CS: It shouldn’t become a system of making work by cashing in every favor you can. If that’s the model, we need to figure out another structure.

AK: If we cash in every favor we can, then we can’t keep making work consistently. We can’t have any momentum. We can do that one project and then we have to wait for the well to be filled up again with all the labor we have to do for free to be able to do the next project. That’s just not sustainable and that’s not how we work. We were just having this conversation where someone asked us, oh what’s ISCP? Well, it’s a place where you have to pay to go for residency and because of that, people from outside of the country end up going to that residency.

CS: Right, because if you’re French and you’re accepted, you can always go to the French Ministry of Culture and get a grant to fly here, stay in one of their cute apartments and do your shit.

AK: And that’s not going to happen in the US. It’s exactly as you said, we have to count on those 20 rich people, but again—

CS: Rich people love it. They’re never offended when you ask them for money because that just means you’re acknowledging the fact that they have money but then they’re like, oh here’s $500, good luck, tell us when it happens. Those relationships are really hard to build and they’re taxing and it’s kind of a waste of time. It’s gambling.

AK: It’s gambling.

- _WRITTEN TASKS_
1. In the conversation, what must a person do to go to ISCP for a residency?
2. Print the stretch of the conversation from "CS: Right, because" through "AK: It’s gambling.".
3. Using the conversation, explain why cashing in every favor keeps the speakers from making work consistently.

[Dataset records]
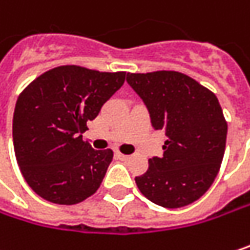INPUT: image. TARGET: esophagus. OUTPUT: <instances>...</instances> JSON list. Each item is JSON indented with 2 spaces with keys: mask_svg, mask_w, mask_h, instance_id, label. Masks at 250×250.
<instances>
[{
  "mask_svg": "<svg viewBox=\"0 0 250 250\" xmlns=\"http://www.w3.org/2000/svg\"><path fill=\"white\" fill-rule=\"evenodd\" d=\"M116 156H117V159H120V160H128V159H130V156L123 154V153H120V151H117V153H116Z\"/></svg>",
  "mask_w": 250,
  "mask_h": 250,
  "instance_id": "esophagus-1",
  "label": "esophagus"
}]
</instances>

- _ANSWERS GIVEN_
1. They have to pay.

2.
CS: Right, because if you’re French and you’re accepted, you can always go to the French Ministry of Culture and get a grant to fly here, stay in one of their cute apartments and do your shit.

AK: And that’s not going to happen in the US. It’s exactly as you said, we have to count on those 20 rich people, but again—

CS: Rich people love it. They’re never offended when you ask them for money because that just means you’re acknowledging the fact that they have money but then they’re like, oh here’s $500, good luck, tell us when it happens. Those relationships are really hard to build and they’re taxing and it’s kind of a waste of time. It’s gambling.

AK: It’s gambling.

3. After one project, they would have to wait for the well to be filled up again with all the labor they must do for free before they could do the next one. This leaves them without momentum, so the approach is not sustainable.